At least allsorts is company-backed, which is the only way for such a library to survive, imho. Sadly, allsorts has different priorities.
Is it really that faster?
ttf-parserhas zero unsafe and does basically the same. Maybe with a slightly higher overhead due to imperative code instead of C++ templates-based DSL.
It's not faster. But a lot more memory efficient. See for example:
https://docs.google.com/document/d/12jfNpQJzeVIAxoUSpk7KziyINAa1msbGliyXqguS86M/preview
I know for example Android cares a lot about that.
@rsheeter Yeah, I'm following fontations. I'm interested to see how well code generation would work. I've tried it myself, but it felt needlessly complicated and limited with little benefits. Sadly, most of TrueType tables are not just POD structures. CFF is a good example of that. Or even glyf.
(Just to interject, for Graphite we need Wasm support; currently we use RustyBuzz but had planned to switch to Cosmic Text so our preference would be keeping that pure Rust if at all possible.)
I'm planning to maintain no_std and wasm support in cosmic-text no matter what happens.
@behdad Yes, I saw this paper, but ttf-parser doesn't allocate as well. rustybuzz does allocate some GSUB/GPOS metadata, but it's a temporary hack. Otherwise memory usage between rustybuzz and harfbuzz should be identical.
The only overhead Rust has over C++ in this case is a mandatory bounds-checking. Which swash and allsorts try to avoid with some unsafe. I'm not a good programmer, so I tend to avoid unsafe completely.
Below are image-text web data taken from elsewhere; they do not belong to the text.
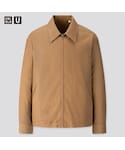 UNIQLO(ユニクロ)の「ジャケット/アウター(ブルゾン)」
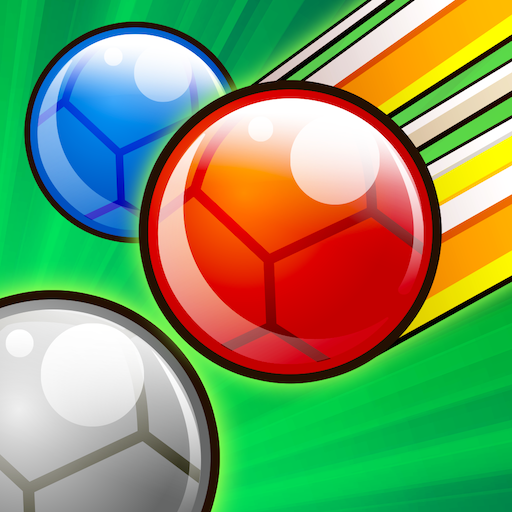 Boccia Battle 1.5.6 Apk Mod Unlimited Money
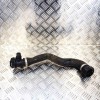 Furtun radiator răcire st&acirc;nga BMW 3 F30, F80 2015 OEM: 7812941 3973242
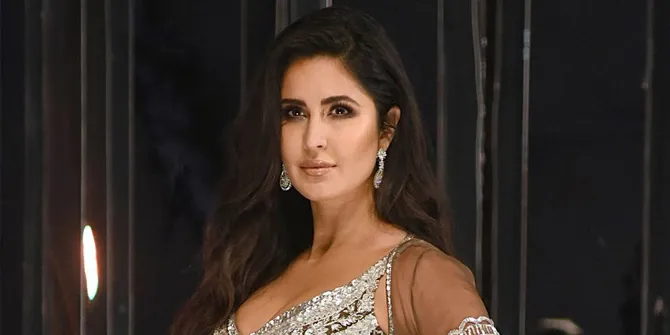 Bosan Jomblo, Katrina Kaif Pengin Punya Pacar Tahun Ini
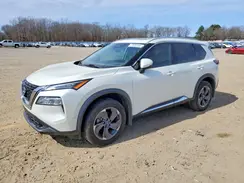 5N1BT3CA3PC778268 2023 NISSAN ROGUE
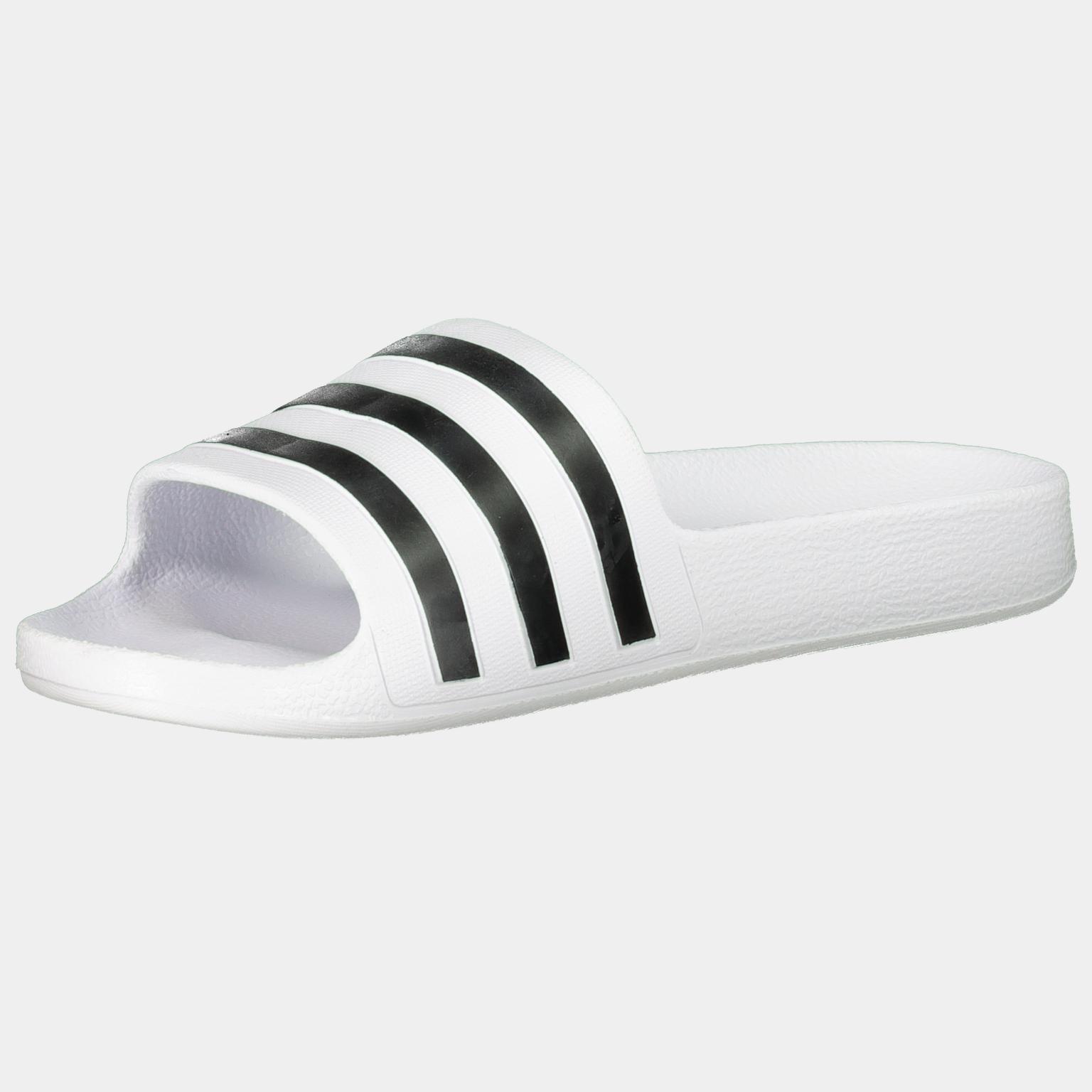  Adilette Aqua - Biały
The main benefit of Rust's/ttf-parser approach is that there is no need for separate validation and parsing steps, like in harfbuzz, which makes the code much simpler. But you do have to pay the higher price when parsing the same data over and over again.
And honestly, I was so burnt down by this port, that correctness was my only priority. I spent no time optimizing it.